Step 2: Train and Recognize the Owner’s Face
To recognize your face, use TensorFlow Lite’s pre-trained model:
import tensorflow as tf
import numpy as np
interpreter = tf.lite.Interpreter(model_path="face_model.tflite")
interpreter.allocate_tensors()
def recognize_face(face_image):
input_details = interpreter.get_input_details()
output_details = interpreter.get_output_details()
# Preprocess image
face_image = cv2.resize(face_image, (128, 128))
face_image = np.expand_dims(face_image, axis=0).astype(np.float32)
interpreter.set_tensor(input_details[0]['index'], face_image)
interpreter.invoke()
output_data = interpreter.get_tensor(output_details[0]['index'])
return np.argmax(output_data)
# Use this function inside the camera loop to match the face
✅ This lets your puppy identify the owner and respond accordingly!
4. Making the Puppy Move Based on AI Decisions
Your puppy should move when called or react to objects.
Step 1: Control Servo Motors for Basic Movement
Use GPIO control to move servos:
import RPi.GPIO as GPIO
import time
servo_pin = 18 # Change based on your SBC
GPIO.setmode(GPIO.BCM)
GPIO.setup(servo_pin, GPIO.OUT)
servo = GPIO.PWM(servo_pin, 50) # 50 Hz PWM frequency
servo.start(7.5) # Neutral position
def move_tail():
servo.ChangeDutyCycle(5) # Tail wag left
time.sleep(0.5)
servo.ChangeDutyCycle(10) # Tail wag right
time.sleep(0.5)
if __name__ == "__main__":
for _ in range(5):
move_tail()
servo.stop()
GPIO.cleanup()
✅ Now the puppy’s tail wags when it recognizes you!
Step 2: Move Forward When Called
To make the puppy walk toward you, use motor control with PWM signals:
motor_left = 23
motor_right = 24
GPIO.setup(motor_left, GPIO.OUT)
GPIO.setup(motor_right, GPIO.OUT)
def move_forward():
GPIO.output(motor_left, GPIO.HIGH)
GPIO.output(motor_right, GPIO.HIGH)
time.sleep(2)
GPIO.output(motor_left, GPIO.LOW)
GPIO.output(motor_right, GPIO.LOW)
if __name__ == "__main__":
move_forward()
✅ When you say “come here”, the puppy moves toward you!
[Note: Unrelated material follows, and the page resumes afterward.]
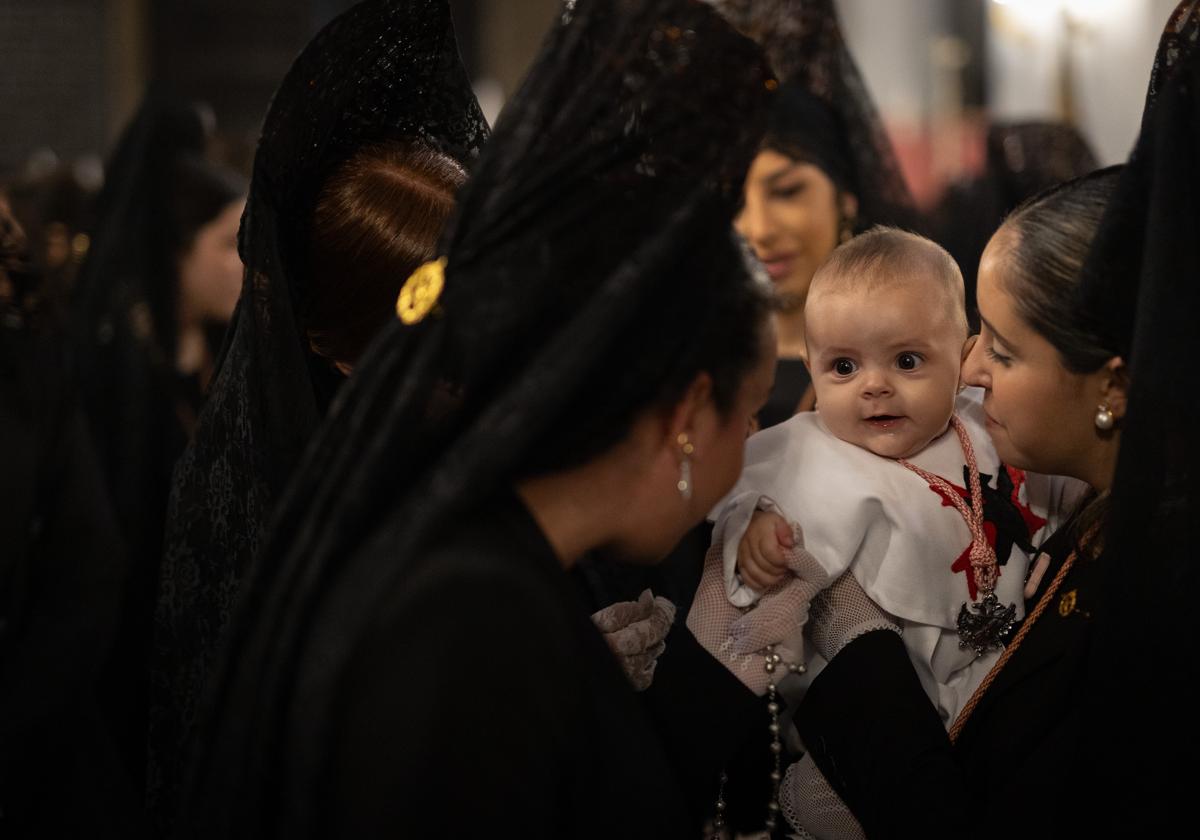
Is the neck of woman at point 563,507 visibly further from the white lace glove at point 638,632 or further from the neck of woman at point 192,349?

5. Combining Voice, Vision, and Motion
Finally, integrate everything so the puppy can:
✅ Recognize the owner’s face and wag its tail.
✅ Respond to voice commands like “sit” or “come here.”
✅ Move based on AI-based interactions.
Here’s how to combine these functions into one main program:
while True:
cmd = listen_for_command()
if cmd == "come here":
move_forward()
face_detected = recognize_face(camera_capture())
if face_detected:
move_tail()
print("Puppy recognizes you!")
Testing and Debugging Your Electronic Desktop Pet Puppy
Before showcasing your puppy, ensure it works correctly!
Common Issues and How to Fix Them
•Puppy doesn’t move? Check motor connections and power supply.
•Not responding to voice? Improve microphone sensitivity.
How to Optimize SBC Power Consumption
•Use sleep modes when idle.
•Adjust CPU load balancing for efficiency.
Final:
With this AI-powered programming, your electronic pet puppy can:
✅ Recognize and respond to your face.
✅ Follow voice commands.
✅ Move and interact like a real pet.
Now, you have a fully interactive, smart desktop puppy!